Could you give an update on the Rotherham Care Record?

-        This was a positive development and was a clinical system interface that would enable clinicians to have appropriate access to patient records.  For example if a patient came to the Urgent and Emergency Care Centre, with appropriate permissions, clinicians would be able to see some of the activity from primary care or mental health, providing a good understanding of the patient’s needs so they could offer the best support.

 

-        The information governance and IT behind developing the record was significant.  The right information governance for data sharing was in place, privacy impact assessments had been undertaken and the data sharing agreement developed, which had been endorsed by the Place Board in September.  The CCG, RMBC, TRFT and RDaSH were taking the agreement to enter into the RCR through their governance processes by the end of December 2017 with a view to  starting to flow data in February.

 

There had been a significant performance improvement on DTOC in the last few months, how had this been achieved so rapidly?
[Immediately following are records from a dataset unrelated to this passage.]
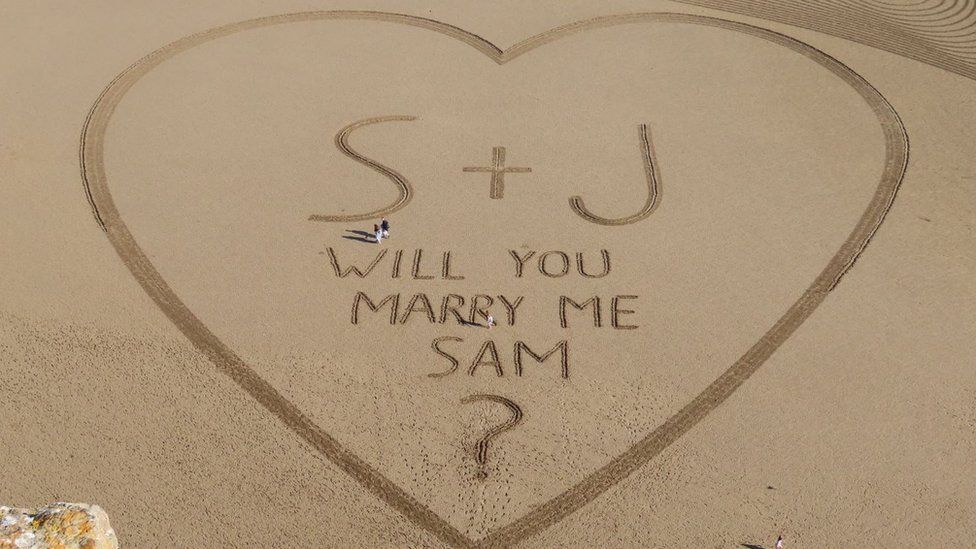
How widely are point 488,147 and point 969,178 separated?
13949 mm

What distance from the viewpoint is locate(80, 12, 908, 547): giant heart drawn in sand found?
20.9 meters

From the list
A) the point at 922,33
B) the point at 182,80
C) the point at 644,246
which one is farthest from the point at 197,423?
the point at 922,33

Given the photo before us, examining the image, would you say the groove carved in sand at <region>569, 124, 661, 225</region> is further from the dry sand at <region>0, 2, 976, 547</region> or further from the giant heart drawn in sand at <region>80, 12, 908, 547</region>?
the giant heart drawn in sand at <region>80, 12, 908, 547</region>

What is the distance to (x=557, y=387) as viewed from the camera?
2336 centimetres

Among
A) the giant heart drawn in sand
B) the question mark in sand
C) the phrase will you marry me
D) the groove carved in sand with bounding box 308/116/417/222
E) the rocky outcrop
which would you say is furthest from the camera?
the groove carved in sand with bounding box 308/116/417/222

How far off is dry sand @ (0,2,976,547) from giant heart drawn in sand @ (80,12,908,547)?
8cm

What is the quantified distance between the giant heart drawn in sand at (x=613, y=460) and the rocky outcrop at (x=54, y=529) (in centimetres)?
1002

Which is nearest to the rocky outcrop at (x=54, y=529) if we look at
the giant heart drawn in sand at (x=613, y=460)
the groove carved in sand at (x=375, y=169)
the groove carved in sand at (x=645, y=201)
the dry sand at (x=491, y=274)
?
the dry sand at (x=491, y=274)

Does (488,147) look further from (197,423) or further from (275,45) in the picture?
(197,423)

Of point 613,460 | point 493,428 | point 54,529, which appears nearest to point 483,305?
point 493,428

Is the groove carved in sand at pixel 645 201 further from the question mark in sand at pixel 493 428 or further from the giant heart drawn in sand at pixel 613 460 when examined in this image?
the question mark in sand at pixel 493 428

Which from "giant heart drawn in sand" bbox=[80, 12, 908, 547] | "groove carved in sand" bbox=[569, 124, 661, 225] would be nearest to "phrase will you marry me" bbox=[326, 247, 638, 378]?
"groove carved in sand" bbox=[569, 124, 661, 225]

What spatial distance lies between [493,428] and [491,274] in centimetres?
533

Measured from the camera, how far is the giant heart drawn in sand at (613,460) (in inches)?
822
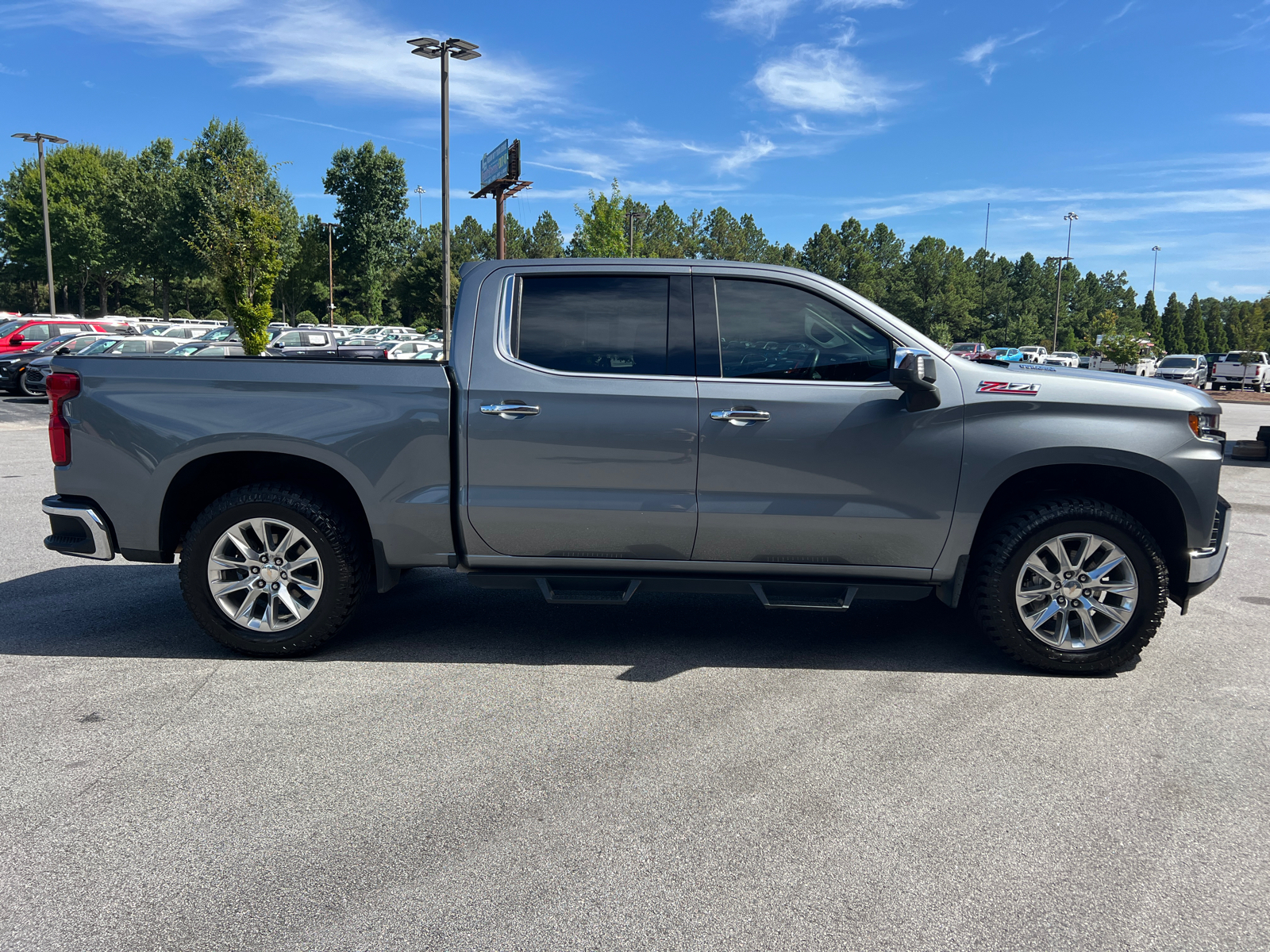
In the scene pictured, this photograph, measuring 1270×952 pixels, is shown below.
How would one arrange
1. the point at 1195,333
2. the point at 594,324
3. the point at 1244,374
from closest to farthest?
the point at 594,324 → the point at 1244,374 → the point at 1195,333

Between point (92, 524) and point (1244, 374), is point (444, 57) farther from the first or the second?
point (1244, 374)

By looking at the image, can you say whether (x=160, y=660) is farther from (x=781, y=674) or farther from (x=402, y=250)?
(x=402, y=250)

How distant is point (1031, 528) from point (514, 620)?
9.53 feet

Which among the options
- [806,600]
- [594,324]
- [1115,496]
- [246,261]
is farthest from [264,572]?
[246,261]

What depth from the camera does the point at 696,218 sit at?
104 m

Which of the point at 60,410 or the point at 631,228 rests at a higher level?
the point at 631,228

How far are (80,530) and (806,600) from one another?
370 cm

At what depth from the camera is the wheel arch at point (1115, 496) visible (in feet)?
15.0

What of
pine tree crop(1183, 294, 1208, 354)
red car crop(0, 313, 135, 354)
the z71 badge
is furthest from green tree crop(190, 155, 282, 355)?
pine tree crop(1183, 294, 1208, 354)

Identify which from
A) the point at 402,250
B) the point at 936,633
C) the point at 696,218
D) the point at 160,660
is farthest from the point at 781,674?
the point at 696,218

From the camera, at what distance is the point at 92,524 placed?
183 inches

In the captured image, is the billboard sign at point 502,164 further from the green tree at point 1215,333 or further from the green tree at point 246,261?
the green tree at point 1215,333

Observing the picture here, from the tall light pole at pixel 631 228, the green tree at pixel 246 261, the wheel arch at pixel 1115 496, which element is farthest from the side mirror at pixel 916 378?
the tall light pole at pixel 631 228

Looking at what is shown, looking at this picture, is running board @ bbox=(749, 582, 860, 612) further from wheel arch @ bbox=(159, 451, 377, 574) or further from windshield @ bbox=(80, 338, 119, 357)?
windshield @ bbox=(80, 338, 119, 357)
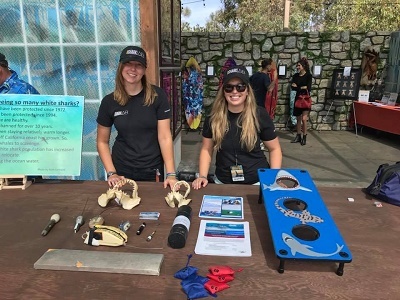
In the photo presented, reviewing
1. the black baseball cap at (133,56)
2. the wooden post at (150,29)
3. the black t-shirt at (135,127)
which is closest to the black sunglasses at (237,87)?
the black t-shirt at (135,127)

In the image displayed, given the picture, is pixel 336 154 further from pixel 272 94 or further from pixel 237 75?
pixel 237 75

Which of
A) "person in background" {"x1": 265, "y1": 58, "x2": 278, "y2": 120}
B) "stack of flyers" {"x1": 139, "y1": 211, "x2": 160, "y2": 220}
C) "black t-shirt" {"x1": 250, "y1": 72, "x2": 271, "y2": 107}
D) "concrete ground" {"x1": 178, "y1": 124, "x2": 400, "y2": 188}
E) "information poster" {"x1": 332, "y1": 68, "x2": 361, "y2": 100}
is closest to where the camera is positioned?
"stack of flyers" {"x1": 139, "y1": 211, "x2": 160, "y2": 220}

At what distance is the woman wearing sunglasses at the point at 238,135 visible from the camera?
2262mm

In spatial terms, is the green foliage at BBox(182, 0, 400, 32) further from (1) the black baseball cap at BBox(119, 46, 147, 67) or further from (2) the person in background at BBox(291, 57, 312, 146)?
(1) the black baseball cap at BBox(119, 46, 147, 67)

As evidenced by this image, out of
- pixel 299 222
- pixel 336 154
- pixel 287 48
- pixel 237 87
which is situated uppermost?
pixel 287 48

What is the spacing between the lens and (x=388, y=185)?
5.90 ft

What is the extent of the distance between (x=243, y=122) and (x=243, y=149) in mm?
193

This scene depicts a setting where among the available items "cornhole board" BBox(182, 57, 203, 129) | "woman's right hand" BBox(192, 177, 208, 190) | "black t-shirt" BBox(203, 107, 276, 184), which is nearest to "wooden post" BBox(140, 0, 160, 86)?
"black t-shirt" BBox(203, 107, 276, 184)

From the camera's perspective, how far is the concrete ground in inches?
209

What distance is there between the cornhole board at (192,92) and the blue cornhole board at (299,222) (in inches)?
237

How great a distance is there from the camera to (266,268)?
4.00 feet

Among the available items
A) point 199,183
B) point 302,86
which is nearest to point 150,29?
point 199,183

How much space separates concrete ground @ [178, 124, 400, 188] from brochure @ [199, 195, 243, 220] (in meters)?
3.44

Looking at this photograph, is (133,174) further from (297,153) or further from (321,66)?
(321,66)
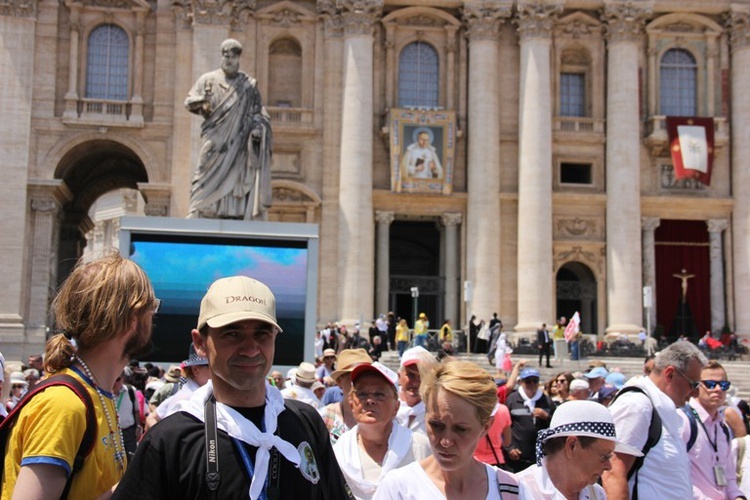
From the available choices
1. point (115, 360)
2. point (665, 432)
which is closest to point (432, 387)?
point (115, 360)

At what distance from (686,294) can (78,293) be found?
36748mm

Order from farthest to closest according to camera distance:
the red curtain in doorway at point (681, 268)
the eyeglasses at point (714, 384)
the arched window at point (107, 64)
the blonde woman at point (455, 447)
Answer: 1. the red curtain in doorway at point (681, 268)
2. the arched window at point (107, 64)
3. the eyeglasses at point (714, 384)
4. the blonde woman at point (455, 447)

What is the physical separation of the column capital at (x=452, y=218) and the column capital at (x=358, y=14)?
272 inches

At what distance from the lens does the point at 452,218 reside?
38.0 meters

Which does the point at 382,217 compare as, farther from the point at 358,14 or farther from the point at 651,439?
the point at 651,439

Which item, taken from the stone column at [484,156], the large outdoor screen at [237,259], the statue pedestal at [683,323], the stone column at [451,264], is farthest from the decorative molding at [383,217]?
the large outdoor screen at [237,259]

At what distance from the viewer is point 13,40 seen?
36.0 metres

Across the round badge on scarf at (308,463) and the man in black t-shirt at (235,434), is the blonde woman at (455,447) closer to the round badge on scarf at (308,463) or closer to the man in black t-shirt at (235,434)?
the man in black t-shirt at (235,434)

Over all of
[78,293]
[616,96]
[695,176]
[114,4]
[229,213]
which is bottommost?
[78,293]

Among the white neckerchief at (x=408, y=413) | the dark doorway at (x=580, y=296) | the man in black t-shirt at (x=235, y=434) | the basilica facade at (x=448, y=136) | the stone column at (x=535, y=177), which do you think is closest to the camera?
the man in black t-shirt at (x=235, y=434)

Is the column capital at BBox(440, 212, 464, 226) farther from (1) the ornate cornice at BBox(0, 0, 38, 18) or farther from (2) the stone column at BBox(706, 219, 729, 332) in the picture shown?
(1) the ornate cornice at BBox(0, 0, 38, 18)

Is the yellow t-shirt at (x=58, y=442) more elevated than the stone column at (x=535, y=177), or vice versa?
the stone column at (x=535, y=177)

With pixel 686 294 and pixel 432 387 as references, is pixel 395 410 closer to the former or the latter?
pixel 432 387

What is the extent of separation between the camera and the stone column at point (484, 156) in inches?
1451
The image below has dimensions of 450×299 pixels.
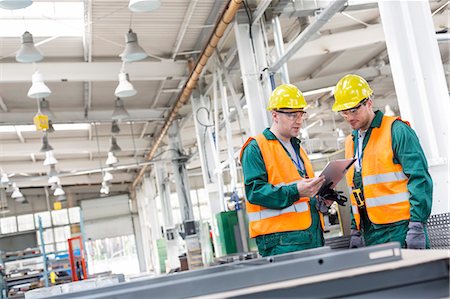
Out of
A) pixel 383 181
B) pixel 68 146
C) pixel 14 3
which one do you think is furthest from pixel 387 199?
pixel 68 146

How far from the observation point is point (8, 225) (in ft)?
89.3

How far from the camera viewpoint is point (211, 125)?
11117mm

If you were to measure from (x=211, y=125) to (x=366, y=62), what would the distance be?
14.0ft

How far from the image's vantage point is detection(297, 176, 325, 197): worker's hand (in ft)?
10.1

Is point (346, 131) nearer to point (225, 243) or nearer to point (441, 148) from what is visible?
point (225, 243)

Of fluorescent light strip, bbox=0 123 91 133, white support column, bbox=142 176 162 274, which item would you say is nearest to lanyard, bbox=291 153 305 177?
fluorescent light strip, bbox=0 123 91 133

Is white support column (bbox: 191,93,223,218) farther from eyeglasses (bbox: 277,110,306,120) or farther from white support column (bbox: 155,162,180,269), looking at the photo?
eyeglasses (bbox: 277,110,306,120)

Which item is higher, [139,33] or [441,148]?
[139,33]

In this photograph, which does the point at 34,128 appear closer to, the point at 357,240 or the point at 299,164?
the point at 299,164

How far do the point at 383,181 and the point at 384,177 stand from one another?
2 centimetres

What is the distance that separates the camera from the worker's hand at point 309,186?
308 centimetres

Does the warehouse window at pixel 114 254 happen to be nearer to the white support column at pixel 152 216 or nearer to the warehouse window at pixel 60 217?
the warehouse window at pixel 60 217

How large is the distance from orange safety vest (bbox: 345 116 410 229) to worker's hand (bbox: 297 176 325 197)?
1.02 feet

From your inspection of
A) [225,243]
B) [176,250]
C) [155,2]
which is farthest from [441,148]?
[176,250]
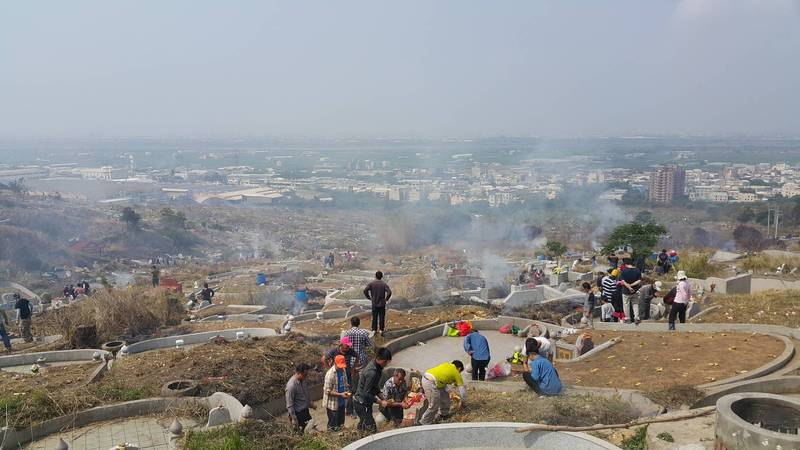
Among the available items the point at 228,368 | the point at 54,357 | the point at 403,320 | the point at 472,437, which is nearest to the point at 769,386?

-        We had been at 6% earlier in the year making us an outlier in the Yorkshire and Humber.  RMBC commissioned an external review providing an independent view of our system which resulted in all partners signing up to a range of actions and recommendations.  The Council also committed a significant part of the IBCF to supporting DTOC, which was positive for the system as it was seen as new money.

 

-        Key things worked on were information sharing, looking at flows of patients and integration of discharge teams from care and health, which were bedding in well.  The issue was to sustain this position over winter, which would be a challenge.

 

Ian was thanked for his presentation.

 

As the commission had become inquorate during the meeting, Members agreed rather than resolved to:-

 

(1) Note the six strategic priority areas.

 

(2) Receive the final draft of the 2018-19 Rotherham Clinical Commissioning Group Commissioning Plan in January 2018.